Tout ce que je vous dis est pour madame Dargental. Vous savez comme je vous adore tout deux par indivis.
Et mes moyeux? Ah monsieur de Pondeveile mes moyeux!
V.
ce 24
Je reçois votre lettre, et je vous fais de nouvaux remercimens des ordres que vous avez donnez à Sloth. Ils ont bien à réparer, et ils ont grand besoin d'être conduits par quelque homme qui entende l'effet des décorations. La grossiéreté et l'ineptie de leur exécution a servi baucoup à révolter le public qui s'attendoit à du merveilleux.

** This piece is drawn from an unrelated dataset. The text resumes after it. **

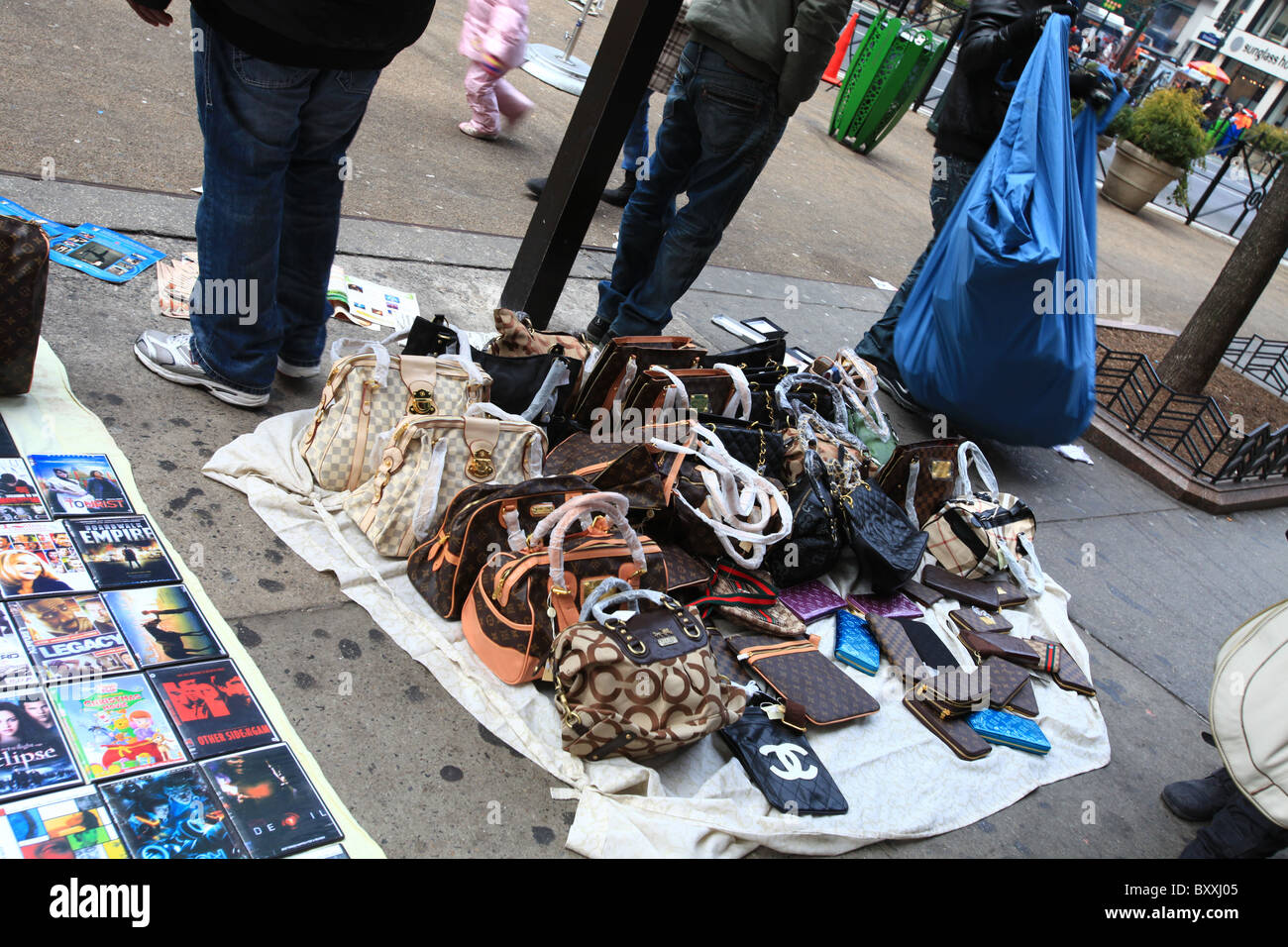 Counterfeit fake designer handbags on sale on sidewalk in new york city 2010 stock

Le roy de Pologne qui avoit envoyé ma lettre à la reine, et qui en étoit très content a été fort piqué que nos adversaires aient prévalu auprès de la reine et que ce ne soit pas elle à qui j'aye l'obligation de la suppression de l'infamie. Les mêmes gens qui avoient fait la calomnie sur Zadig, ont continuée sous main leurs bons offices, et le roy de Pologne en est très instruit.bDites cela à l'abbé de Berni, et qu'il écrive à mede Pompadour pour la suppression de l'infamie à la ville comme à la cour.b
Je tâcheray mes anges de revenir à la fin de novembre, car j'ay besoin de vous dire combien je suis pénétré de tant de bontez. Mon dernier mémoire pour les comédiens ne doit être assurément présenté qu'à la dernière extrêmité. C'est ce que j'ay dit expressément, et ce n'est qu'une ressource pour attendre l'année de M. de Richelieu, mais la meilleure de toutes les ressources, c'est vous.
Je suppose que les comédiens tout négligens qu'ils sont ont fait usage des premiers mémoires.